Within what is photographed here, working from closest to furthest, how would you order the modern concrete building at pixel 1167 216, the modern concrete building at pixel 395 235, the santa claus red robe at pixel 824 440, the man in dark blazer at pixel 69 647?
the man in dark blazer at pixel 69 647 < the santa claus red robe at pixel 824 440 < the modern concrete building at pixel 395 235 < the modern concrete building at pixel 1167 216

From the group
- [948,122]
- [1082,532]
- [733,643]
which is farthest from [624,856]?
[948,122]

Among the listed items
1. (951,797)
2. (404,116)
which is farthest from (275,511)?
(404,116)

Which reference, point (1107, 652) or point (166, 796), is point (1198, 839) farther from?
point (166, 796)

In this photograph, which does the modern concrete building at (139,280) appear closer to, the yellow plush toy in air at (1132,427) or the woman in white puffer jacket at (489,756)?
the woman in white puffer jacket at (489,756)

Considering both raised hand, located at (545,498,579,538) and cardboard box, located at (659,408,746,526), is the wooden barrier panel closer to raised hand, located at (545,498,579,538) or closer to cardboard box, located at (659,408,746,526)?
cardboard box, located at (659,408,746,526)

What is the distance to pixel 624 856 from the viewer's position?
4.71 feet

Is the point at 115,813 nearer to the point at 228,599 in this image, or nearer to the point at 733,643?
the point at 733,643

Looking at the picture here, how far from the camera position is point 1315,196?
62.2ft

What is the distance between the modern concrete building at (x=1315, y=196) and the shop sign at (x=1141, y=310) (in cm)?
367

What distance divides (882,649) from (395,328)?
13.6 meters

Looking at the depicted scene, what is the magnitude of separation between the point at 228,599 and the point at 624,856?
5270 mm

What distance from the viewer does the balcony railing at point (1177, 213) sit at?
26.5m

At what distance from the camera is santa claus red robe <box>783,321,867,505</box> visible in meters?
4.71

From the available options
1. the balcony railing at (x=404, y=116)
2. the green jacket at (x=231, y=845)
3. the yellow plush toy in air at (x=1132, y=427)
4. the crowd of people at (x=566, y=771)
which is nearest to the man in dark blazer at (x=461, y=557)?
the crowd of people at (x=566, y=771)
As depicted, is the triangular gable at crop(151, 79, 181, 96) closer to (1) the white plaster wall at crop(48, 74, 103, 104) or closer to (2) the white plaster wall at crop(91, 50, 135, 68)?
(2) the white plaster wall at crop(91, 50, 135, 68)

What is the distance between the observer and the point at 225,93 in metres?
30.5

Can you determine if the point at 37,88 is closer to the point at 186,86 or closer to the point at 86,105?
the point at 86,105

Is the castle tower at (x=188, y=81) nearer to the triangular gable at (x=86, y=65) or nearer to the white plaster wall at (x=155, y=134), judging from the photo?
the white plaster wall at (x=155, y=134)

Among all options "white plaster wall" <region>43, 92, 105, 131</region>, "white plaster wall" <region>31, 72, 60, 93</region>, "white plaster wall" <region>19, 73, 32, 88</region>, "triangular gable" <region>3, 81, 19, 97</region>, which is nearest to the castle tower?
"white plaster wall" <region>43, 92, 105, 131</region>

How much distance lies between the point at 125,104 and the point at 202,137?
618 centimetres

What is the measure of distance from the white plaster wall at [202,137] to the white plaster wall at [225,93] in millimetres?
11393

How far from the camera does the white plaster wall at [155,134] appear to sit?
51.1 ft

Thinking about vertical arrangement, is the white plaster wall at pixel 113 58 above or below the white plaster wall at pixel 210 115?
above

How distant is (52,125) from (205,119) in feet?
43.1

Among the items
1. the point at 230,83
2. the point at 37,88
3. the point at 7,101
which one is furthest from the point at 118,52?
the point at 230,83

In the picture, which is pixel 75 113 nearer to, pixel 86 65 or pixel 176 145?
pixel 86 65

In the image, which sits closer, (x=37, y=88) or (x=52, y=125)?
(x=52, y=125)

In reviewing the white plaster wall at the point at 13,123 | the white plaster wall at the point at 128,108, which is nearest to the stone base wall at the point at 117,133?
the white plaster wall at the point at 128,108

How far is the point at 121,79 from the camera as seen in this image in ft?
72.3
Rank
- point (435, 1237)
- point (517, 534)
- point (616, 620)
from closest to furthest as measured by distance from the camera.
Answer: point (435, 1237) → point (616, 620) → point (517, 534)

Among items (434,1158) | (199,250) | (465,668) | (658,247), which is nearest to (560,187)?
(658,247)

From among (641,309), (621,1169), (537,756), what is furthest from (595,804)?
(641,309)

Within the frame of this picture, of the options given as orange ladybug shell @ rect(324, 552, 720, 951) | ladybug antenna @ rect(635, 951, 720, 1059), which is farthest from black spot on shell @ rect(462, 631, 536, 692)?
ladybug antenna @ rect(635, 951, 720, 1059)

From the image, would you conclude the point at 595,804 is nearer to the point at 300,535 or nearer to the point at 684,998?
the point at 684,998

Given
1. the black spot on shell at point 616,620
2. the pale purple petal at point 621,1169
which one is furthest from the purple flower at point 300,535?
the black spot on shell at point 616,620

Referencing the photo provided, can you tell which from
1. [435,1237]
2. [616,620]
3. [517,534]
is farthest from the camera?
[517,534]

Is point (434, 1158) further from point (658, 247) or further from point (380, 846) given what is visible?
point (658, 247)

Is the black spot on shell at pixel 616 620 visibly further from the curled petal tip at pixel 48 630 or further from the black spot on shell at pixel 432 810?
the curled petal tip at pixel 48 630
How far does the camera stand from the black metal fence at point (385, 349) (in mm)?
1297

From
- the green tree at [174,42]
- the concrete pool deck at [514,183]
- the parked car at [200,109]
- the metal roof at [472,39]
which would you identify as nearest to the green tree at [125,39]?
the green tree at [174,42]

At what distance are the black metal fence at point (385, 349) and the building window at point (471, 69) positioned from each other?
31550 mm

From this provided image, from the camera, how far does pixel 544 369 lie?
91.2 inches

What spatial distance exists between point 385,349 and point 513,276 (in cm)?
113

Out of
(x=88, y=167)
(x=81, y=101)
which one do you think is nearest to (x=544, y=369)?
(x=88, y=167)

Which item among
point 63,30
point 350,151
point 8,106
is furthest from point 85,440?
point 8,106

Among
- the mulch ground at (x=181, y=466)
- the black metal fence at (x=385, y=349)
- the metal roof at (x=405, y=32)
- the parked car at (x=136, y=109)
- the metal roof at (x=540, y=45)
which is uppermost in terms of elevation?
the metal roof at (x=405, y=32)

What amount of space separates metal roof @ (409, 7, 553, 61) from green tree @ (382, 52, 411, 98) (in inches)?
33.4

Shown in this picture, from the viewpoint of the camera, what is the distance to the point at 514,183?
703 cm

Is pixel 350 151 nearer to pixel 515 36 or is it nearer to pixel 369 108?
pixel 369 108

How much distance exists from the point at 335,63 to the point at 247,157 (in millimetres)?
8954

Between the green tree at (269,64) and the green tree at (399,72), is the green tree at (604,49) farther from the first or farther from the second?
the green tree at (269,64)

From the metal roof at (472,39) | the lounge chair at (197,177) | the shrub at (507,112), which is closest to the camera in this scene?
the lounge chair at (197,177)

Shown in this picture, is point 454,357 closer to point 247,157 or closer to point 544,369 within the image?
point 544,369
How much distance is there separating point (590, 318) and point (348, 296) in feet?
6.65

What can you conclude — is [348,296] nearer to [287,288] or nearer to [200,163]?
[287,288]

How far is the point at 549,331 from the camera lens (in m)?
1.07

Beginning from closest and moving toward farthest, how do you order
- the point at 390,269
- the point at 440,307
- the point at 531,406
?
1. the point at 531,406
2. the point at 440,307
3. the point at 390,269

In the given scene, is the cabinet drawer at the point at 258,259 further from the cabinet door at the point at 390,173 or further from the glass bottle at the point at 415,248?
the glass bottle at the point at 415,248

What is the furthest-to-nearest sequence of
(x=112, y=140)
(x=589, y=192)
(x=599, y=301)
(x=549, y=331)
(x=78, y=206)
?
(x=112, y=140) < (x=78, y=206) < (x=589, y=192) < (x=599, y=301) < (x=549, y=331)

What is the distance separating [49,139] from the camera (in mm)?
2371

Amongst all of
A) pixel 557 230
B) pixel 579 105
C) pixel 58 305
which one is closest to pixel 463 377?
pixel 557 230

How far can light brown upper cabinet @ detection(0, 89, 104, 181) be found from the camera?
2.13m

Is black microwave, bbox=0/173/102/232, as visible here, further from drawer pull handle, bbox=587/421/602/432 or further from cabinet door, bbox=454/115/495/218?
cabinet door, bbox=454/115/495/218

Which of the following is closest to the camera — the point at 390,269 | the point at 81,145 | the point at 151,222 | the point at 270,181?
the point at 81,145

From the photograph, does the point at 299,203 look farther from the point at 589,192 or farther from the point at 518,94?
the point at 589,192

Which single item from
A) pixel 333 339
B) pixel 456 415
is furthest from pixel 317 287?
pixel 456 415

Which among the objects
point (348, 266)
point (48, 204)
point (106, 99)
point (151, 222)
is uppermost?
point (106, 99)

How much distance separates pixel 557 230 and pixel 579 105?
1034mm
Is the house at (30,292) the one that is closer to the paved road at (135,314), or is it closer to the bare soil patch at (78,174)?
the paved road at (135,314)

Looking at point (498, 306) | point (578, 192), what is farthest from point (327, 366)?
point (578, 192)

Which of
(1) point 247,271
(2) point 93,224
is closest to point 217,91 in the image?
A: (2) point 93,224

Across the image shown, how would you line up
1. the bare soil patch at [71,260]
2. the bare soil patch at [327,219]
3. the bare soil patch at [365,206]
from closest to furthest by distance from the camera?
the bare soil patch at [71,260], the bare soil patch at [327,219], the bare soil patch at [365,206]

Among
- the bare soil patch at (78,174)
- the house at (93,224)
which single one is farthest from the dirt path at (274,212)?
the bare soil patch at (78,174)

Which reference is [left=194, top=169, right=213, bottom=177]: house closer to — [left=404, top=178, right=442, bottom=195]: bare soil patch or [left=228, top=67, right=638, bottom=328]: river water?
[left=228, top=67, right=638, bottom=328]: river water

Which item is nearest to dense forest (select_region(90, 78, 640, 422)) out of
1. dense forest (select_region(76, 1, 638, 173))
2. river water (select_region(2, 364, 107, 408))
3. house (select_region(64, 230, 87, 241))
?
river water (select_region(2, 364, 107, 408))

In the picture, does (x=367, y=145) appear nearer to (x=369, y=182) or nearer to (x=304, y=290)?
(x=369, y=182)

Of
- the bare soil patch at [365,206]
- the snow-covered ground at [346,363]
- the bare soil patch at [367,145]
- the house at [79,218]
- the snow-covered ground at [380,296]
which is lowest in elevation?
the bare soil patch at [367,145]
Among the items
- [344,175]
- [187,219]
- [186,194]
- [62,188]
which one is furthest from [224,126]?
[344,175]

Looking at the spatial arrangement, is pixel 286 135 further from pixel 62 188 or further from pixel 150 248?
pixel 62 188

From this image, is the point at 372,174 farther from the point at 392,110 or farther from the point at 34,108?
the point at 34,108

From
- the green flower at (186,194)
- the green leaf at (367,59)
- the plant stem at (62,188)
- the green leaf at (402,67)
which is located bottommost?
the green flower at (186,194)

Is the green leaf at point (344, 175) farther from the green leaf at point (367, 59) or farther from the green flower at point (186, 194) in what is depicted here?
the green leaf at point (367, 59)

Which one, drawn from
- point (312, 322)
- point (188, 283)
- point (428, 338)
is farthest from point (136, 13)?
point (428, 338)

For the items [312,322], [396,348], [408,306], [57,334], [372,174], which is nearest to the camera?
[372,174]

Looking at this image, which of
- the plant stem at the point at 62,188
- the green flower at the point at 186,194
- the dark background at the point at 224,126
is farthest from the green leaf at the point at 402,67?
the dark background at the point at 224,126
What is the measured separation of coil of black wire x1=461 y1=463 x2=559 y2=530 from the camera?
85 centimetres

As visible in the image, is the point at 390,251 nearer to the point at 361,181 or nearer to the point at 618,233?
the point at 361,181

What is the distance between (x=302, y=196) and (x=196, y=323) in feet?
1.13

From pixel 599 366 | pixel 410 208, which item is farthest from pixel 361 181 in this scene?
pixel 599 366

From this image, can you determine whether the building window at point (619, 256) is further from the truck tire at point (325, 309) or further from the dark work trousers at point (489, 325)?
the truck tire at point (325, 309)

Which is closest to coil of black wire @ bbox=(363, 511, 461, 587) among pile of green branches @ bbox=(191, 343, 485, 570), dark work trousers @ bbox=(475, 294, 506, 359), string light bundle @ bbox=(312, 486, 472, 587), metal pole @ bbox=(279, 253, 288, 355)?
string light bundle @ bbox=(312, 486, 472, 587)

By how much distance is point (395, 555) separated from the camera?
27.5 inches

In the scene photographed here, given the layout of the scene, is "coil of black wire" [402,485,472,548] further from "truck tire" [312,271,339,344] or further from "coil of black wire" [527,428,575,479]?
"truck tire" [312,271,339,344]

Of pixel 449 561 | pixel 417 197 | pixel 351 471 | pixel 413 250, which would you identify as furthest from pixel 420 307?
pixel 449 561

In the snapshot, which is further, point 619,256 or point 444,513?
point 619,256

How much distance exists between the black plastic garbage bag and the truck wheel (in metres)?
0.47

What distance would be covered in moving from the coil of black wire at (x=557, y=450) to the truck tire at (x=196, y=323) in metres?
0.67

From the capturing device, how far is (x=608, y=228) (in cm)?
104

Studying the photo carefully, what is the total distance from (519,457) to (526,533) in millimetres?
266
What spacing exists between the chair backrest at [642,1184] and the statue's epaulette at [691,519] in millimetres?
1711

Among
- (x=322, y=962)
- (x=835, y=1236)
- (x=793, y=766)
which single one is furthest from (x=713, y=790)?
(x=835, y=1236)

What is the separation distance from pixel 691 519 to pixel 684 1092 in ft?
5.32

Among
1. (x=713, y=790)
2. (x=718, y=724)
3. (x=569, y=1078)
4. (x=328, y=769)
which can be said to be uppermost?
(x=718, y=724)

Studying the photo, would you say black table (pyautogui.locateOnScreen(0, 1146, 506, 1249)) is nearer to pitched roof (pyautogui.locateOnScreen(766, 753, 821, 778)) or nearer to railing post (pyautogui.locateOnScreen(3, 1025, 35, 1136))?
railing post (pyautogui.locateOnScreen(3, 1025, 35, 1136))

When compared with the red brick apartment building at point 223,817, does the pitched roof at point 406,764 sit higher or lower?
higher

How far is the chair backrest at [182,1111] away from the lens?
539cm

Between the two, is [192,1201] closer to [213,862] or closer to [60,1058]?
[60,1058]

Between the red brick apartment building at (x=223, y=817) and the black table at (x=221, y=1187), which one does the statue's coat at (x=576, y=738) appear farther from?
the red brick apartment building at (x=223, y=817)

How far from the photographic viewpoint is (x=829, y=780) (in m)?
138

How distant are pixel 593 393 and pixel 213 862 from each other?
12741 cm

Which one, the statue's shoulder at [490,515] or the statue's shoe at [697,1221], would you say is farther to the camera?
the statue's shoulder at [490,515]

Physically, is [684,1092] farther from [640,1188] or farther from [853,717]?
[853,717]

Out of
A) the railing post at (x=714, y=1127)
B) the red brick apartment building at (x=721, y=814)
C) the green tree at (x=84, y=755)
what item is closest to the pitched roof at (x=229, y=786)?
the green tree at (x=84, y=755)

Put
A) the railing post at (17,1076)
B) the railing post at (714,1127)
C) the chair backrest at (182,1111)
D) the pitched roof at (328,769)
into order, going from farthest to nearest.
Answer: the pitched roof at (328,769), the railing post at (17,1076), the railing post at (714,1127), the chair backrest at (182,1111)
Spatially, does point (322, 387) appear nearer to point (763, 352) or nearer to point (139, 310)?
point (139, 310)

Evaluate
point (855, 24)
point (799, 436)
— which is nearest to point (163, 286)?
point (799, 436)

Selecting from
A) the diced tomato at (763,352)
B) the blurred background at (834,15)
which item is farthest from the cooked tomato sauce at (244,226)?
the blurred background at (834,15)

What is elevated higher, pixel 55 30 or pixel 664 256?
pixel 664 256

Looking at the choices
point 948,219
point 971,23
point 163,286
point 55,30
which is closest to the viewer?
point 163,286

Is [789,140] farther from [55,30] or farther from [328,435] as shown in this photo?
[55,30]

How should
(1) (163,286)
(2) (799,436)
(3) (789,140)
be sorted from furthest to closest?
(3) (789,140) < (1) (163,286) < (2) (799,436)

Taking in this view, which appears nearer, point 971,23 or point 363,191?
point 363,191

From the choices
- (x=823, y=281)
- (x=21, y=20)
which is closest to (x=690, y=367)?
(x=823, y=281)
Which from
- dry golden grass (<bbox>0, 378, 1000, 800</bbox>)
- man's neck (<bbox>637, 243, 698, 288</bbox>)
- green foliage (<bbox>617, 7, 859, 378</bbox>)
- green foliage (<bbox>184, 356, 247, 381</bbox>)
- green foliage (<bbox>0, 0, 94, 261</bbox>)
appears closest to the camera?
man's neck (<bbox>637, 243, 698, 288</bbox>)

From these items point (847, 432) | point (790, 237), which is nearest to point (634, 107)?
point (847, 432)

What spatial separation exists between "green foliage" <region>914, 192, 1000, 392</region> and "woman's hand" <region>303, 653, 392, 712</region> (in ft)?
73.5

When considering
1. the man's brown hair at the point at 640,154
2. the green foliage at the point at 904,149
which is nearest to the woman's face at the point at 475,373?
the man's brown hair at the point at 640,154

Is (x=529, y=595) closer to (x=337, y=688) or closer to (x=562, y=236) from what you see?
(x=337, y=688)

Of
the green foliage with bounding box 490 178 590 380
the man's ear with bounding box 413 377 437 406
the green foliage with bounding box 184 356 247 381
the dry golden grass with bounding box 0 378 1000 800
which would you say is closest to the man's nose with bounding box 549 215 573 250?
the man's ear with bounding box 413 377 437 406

* * *

WHAT THE TASK REQUIRES →
Write out again, unchanged, every line from the one containing "Is [789,140] farther" through the last line of the items, including both ends.

WORKED ANSWER →
Is [789,140] farther from [55,30] or farther from [328,435] as shown in this photo?
[55,30]

How should
(1) (163,286)
(2) (799,436)
(3) (789,140)
be sorted from furthest to closest?
(3) (789,140) < (1) (163,286) < (2) (799,436)

Taking in this view, which appears nearer, point 971,23 or point 363,191?
point 363,191

From the choices
- (x=823, y=281)
- (x=21, y=20)
which is closest to (x=690, y=367)?
(x=823, y=281)
Which from
- dry golden grass (<bbox>0, 378, 1000, 800</bbox>)
- man's neck (<bbox>637, 243, 698, 288</bbox>)
- green foliage (<bbox>617, 7, 859, 378</bbox>)
- green foliage (<bbox>184, 356, 247, 381</bbox>)
- green foliage (<bbox>0, 0, 94, 261</bbox>)
appears closest to the camera?
man's neck (<bbox>637, 243, 698, 288</bbox>)

From these items point (847, 432) | point (790, 237), which is nearest to point (634, 107)?
point (847, 432)

What spatial separation exists between "green foliage" <region>914, 192, 1000, 392</region> and "woman's hand" <region>303, 653, 392, 712</region> (in ft)?
73.5

When considering
1. the man's brown hair at the point at 640,154
2. the green foliage at the point at 904,149
which is nearest to the woman's face at the point at 475,373?
the man's brown hair at the point at 640,154

Is (x=529, y=595) closer to (x=337, y=688) or closer to (x=562, y=236) from what you see?
(x=337, y=688)

Of
the green foliage with bounding box 490 178 590 380
the man's ear with bounding box 413 377 437 406
the green foliage with bounding box 184 356 247 381
the dry golden grass with bounding box 0 378 1000 800
which would you say is closest to the man's nose with bounding box 549 215 573 250?
the man's ear with bounding box 413 377 437 406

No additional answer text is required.